═════ Passage shown ═════

Military recruiting is not intended to “instill values” in anyone, nor is it meant to convey any message beyond the military’s interest in enlisting qualified men and women to serve as military lawyers and judges. As a result, the burden on the law schools’ associational interests is vastly less significant than the burden imposed on the BSA by the statute in Dale.
These profound distinctions demonstrate that the teachings of Dale lack the power to dilute the judiciary’s traditional deference to Congress in the interest of national defense.
VII.
I now turn to the proper measure by which to evaluate the weighing of competing interests implicated in this case. There should be no question that the teachings of United States v. O’Brien, 391 U.S. 367, 88 S.Ct. 1673, 20 L.Ed.2d 672 (1968), control. In that case, the Court considered whether a 1965 amendment to the Universal Military Training and Service Act, which prohibited the knowing destruction or mutilation of a Selective Service Registration Certifícate, was unconstitutional as applied to a man who burned his certificate as a symbolic ex*261pression of his antiwar beliefs. Id. at 369-370, 88 S.Ct. 1673. The Court stated:
We cannot accept the view that an apparently limitless variety of conduct can be labeled “speech” whenever the person engaging in the conduct intends thereby to express an idea. However, even on the assumption that the alleged communicative element in O’Brien’s conduct is sufficient to bring into play the First Amendment, it does not necessarily follow that the destruction of a registration certificate is constitutionally protected activity. This Court has held that when “speech” and “nonspeech” elements are combined in the same course of conduct, a sufficiently important governmental interest in regulating the nonspeeeh element can justify incidental limitations on First Amendment freedoms.

═════ Collected data ═════

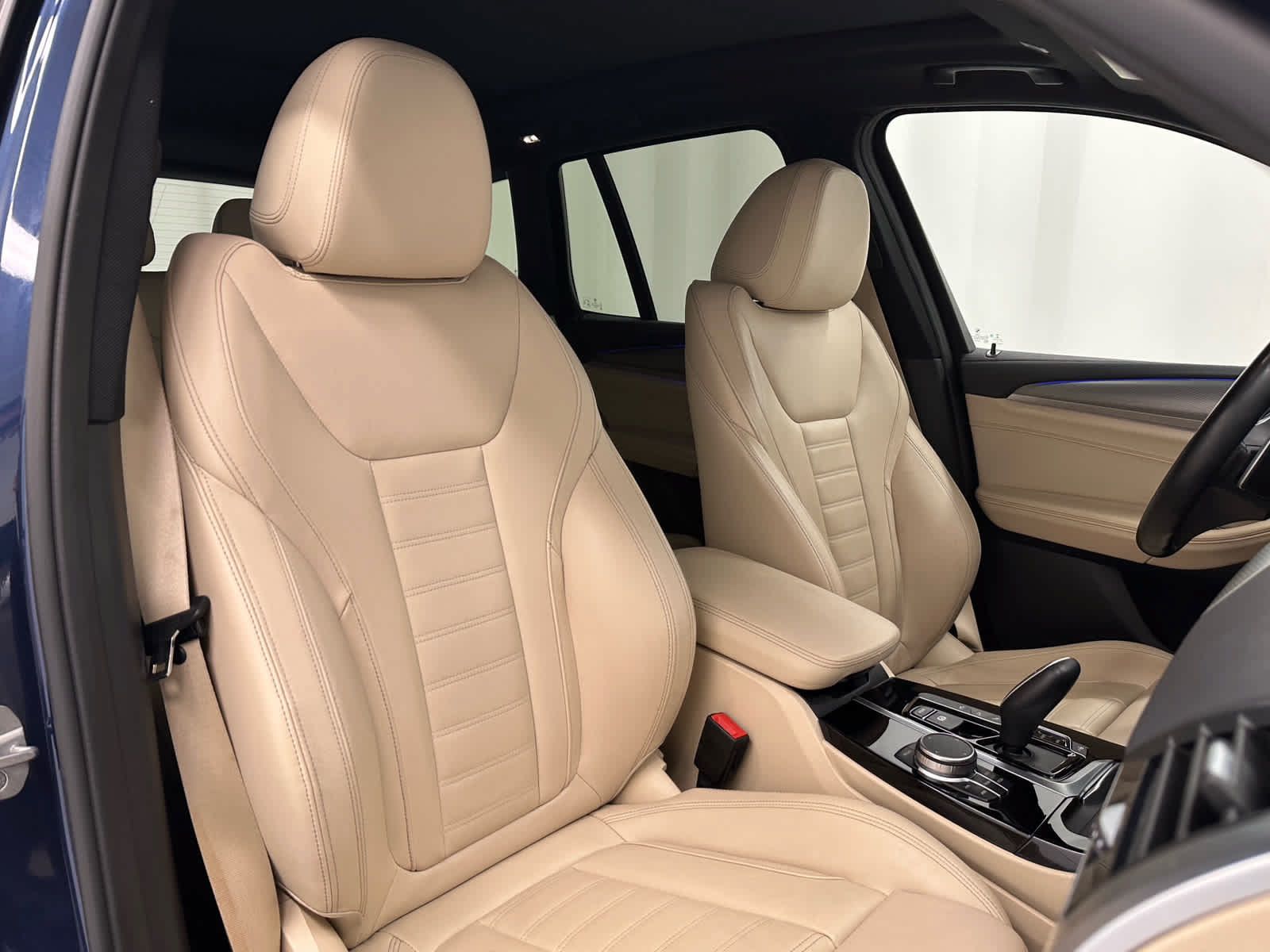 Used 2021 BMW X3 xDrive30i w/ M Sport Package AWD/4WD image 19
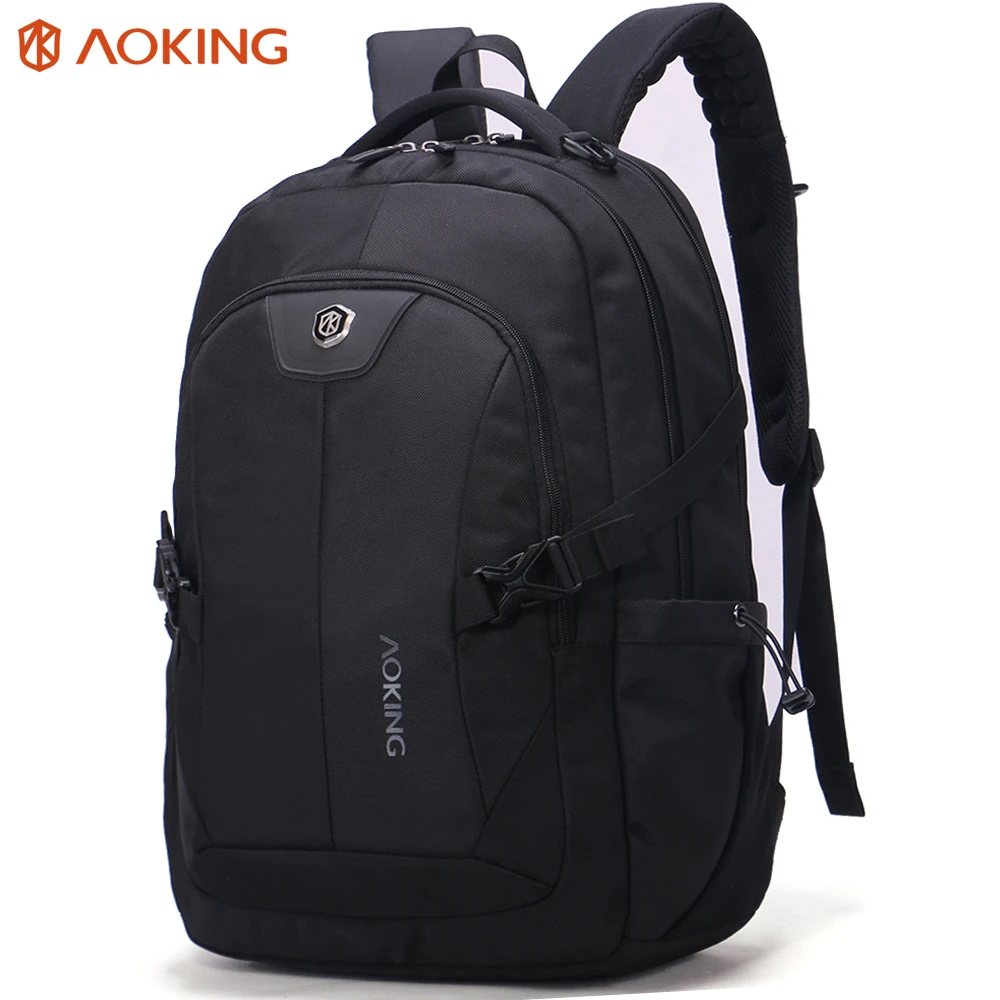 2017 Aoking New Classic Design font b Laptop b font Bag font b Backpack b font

═════

# [Assigned task 1]
Using the legal opinion on military recruiting and law schools, answer each question.
(a) What interest does military recruiting serve, according to the opinion?
(b) What did the 1965 amendment to the Universal Military Training and Service Act prohibit?
(c) According to the quoted passage, what can justify incidental limitations on First Amendment freedoms when "speech" and "nonspeech" elements are combined?
# [Assigned task 2]
Carry the legal opinion on military recruiting and law schools forward, beginning right after its final sentence.

# [Result 1]
(a) The military's interest in enlisting qualified men and women to serve as military lawyers and judges.
(b) The knowing destruction or mutilation of a Selective Service Registration Certificate.
(c) A sufficiently important governmental interest in regulating the nonspeech element.

# [Result 2]
Id. at 376, 88 S.Ct. 1673.
In this case, the law schools portray their efforts to keep military recruiters off their campuses as “quintessential expression.” (Appellant br. at 20.) But when an institution excludes military recruiters from its campuses or otherwise restricts their access to students, it is engaging in something different from “quintessential expression.” It is engaging in a course of conduct which contains both nonspeech and speech elements. The acts which the law schools claim they are compelled to do by virtue of the military’s post — 2001 “unwritten policy” — disseminating and posting military recruitment literature, making appointments for military recruiters to meet with students and providing military recruiters a place to meet with students— also contain both nonspeech and speech elements.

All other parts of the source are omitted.